# CRNN-based Voice Activity Detection (VAD) — Training Notebook

**EN**: This notebook mirrors `vad_train_crnn.py` with clear, sectioned explanations and bilingual comments.  
**KO**: 이 노트북은 `vad_train_crnn.py`의 내용을 섹션별 설명과 한/영 주석으로 정리한 버전입니다.

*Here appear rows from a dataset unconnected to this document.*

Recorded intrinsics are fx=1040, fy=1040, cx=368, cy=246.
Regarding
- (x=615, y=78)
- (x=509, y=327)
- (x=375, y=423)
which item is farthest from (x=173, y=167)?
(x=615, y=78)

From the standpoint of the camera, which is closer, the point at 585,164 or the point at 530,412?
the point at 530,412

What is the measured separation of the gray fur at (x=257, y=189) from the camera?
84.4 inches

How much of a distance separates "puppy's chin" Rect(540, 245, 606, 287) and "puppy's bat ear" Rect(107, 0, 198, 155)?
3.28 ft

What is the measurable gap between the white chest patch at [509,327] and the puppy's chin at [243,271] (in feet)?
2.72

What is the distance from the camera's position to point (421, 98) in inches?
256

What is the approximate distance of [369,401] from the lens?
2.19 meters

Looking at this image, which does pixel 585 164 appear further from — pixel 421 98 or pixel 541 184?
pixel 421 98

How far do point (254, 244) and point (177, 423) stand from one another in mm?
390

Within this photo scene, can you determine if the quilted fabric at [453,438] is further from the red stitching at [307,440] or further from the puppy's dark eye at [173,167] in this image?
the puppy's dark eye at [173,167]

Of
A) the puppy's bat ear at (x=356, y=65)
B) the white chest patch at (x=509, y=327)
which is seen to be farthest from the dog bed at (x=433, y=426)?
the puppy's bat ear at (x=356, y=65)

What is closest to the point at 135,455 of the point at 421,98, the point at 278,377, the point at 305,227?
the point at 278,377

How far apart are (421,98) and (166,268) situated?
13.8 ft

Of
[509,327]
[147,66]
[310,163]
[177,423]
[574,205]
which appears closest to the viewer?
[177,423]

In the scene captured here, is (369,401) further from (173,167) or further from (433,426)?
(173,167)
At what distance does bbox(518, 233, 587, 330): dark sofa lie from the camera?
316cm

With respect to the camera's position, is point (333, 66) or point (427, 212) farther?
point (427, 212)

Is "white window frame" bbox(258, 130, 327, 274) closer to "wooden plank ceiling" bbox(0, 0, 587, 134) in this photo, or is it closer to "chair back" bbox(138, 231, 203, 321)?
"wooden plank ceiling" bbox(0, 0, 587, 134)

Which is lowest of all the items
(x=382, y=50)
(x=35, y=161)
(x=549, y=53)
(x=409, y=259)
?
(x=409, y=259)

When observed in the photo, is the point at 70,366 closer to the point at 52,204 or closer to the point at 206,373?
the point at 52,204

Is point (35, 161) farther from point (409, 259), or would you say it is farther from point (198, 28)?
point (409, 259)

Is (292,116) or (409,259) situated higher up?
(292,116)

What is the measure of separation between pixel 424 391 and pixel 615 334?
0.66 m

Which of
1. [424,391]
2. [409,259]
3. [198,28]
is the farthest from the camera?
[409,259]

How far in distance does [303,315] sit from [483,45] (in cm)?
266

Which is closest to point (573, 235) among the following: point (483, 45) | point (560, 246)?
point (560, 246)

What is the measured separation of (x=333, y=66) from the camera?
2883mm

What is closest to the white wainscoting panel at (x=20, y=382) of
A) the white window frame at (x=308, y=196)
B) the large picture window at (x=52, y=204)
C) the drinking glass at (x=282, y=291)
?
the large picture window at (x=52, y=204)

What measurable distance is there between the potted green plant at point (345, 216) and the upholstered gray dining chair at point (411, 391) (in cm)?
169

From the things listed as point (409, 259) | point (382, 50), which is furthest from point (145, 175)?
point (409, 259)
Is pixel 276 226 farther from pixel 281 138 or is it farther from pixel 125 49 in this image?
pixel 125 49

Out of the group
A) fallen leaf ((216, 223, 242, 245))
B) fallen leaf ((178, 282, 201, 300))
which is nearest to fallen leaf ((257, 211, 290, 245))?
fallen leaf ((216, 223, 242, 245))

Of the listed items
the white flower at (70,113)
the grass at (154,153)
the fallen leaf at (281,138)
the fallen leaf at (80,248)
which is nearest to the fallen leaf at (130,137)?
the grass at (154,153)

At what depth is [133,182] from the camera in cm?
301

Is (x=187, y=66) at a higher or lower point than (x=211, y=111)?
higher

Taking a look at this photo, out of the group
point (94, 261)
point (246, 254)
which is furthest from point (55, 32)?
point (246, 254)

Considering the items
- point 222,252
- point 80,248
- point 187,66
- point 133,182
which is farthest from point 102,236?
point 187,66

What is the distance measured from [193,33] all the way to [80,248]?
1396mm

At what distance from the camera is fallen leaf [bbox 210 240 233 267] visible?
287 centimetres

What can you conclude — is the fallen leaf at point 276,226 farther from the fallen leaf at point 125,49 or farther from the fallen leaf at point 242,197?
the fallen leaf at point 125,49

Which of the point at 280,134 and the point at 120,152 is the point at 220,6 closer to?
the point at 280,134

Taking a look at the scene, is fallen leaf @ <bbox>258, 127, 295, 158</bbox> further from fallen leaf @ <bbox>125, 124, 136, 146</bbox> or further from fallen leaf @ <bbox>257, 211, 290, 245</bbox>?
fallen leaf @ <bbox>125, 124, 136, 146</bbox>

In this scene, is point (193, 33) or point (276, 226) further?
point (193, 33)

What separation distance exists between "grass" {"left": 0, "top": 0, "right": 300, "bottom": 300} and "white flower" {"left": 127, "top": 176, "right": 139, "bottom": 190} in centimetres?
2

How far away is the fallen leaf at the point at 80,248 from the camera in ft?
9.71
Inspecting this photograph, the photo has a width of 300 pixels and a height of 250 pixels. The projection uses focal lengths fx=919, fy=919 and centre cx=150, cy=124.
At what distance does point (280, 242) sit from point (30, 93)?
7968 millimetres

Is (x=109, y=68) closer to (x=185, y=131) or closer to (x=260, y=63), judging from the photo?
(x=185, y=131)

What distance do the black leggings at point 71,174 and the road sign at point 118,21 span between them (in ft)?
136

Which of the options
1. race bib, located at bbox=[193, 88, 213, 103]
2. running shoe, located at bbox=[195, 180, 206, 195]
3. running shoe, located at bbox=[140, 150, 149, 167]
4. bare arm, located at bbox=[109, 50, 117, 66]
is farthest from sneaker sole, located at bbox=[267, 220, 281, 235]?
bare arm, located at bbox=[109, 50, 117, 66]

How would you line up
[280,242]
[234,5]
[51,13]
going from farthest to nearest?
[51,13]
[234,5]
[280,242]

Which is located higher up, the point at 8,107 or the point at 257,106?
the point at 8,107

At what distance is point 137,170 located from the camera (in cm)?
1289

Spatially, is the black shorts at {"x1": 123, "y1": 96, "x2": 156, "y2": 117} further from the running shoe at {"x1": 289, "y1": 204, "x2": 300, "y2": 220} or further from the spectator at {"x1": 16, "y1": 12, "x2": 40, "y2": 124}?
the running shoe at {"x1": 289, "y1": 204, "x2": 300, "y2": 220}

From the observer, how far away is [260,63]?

## 0. Environment / Imports

**EN**: Core libraries for audio I/O, feature extraction, PyTorch model training, and utilities.  
**KO**: 오디오 입출력, 특징 추출, PyTorch 학습 및 각종 유틸리티 임포트.

In [None]:
import os, math, time, json, random
from pathlib import Path
from typing import List, Tuple, Optional

import numpy as np
import torch
import torch.nn as nn
import torch.nn.functional as F
from torch.utils.data import Dataset, DataLoader

import soundfile as sf
import librosa

print(f'[info] torch={torch.__version__} cuda={torch.cuda.is_available()}')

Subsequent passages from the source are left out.